◆ **Problem to work on**:
Rewrite the entries below from the line containing "In terms of" through the end of the entries, changing "farthest" to "furthest" and leaving everything else untouched. Leave the pictures out of your answer.

◆ **Questions about scene geometry**:

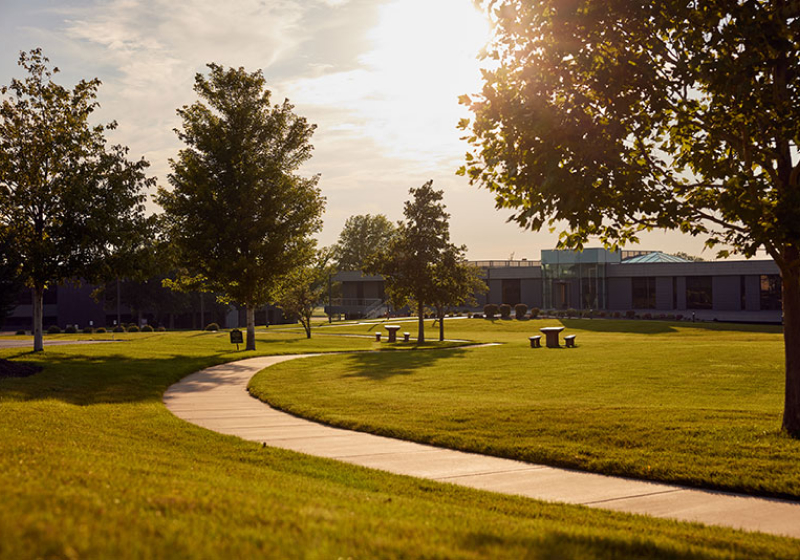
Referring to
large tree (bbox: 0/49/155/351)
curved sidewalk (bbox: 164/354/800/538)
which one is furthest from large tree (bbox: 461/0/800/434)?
large tree (bbox: 0/49/155/351)

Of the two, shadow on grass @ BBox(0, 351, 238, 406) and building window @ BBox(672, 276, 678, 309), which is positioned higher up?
building window @ BBox(672, 276, 678, 309)

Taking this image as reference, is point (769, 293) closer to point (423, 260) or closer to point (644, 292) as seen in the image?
point (644, 292)

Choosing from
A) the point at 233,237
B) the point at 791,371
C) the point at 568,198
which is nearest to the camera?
the point at 568,198

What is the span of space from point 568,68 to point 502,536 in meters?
6.80

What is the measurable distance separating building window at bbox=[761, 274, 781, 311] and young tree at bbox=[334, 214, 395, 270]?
7386 cm

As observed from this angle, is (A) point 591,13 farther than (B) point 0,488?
Yes

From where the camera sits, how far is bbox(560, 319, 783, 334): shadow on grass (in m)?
50.7

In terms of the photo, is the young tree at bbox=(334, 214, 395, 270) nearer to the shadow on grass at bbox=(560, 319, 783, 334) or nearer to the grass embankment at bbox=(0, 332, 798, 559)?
the shadow on grass at bbox=(560, 319, 783, 334)

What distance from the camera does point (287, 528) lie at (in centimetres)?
446

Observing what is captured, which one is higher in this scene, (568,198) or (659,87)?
(659,87)

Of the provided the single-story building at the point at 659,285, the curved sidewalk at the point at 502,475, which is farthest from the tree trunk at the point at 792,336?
the single-story building at the point at 659,285

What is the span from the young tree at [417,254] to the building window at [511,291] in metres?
48.8

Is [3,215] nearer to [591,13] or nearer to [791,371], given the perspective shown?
[591,13]

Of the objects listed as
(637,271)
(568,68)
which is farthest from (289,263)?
(637,271)
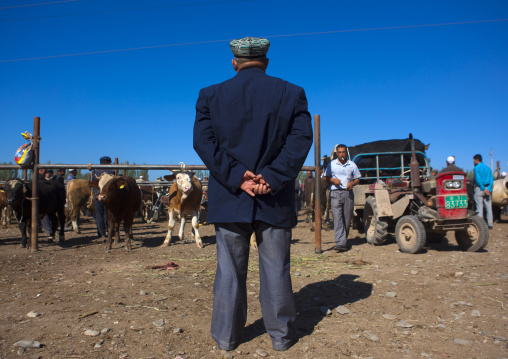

◆ **Exercise solution**:
In terms of the photo, is the young tree at bbox=(334, 214, 395, 270) nearer to the shadow on grass at bbox=(560, 319, 783, 334) or nearer to the grass embankment at bbox=(0, 332, 798, 559)?
the shadow on grass at bbox=(560, 319, 783, 334)

What distance from the camera does point (287, 528) lie at (in centimetres)?
446

Observing what is captured, which one is higher in this scene, (568,198) or (659,87)?
(659,87)

Of the provided the single-story building at the point at 659,285, the curved sidewalk at the point at 502,475, which is furthest from the tree trunk at the point at 792,336?
the single-story building at the point at 659,285

What is the span from the young tree at [417,254] to the building window at [511,291] in metres?
48.8

Is [3,215] nearer to [591,13] or nearer to [791,371], given the perspective shown?
[591,13]

Of the objects listed as
(637,271)
(568,68)
which is furthest from (289,263)?
(637,271)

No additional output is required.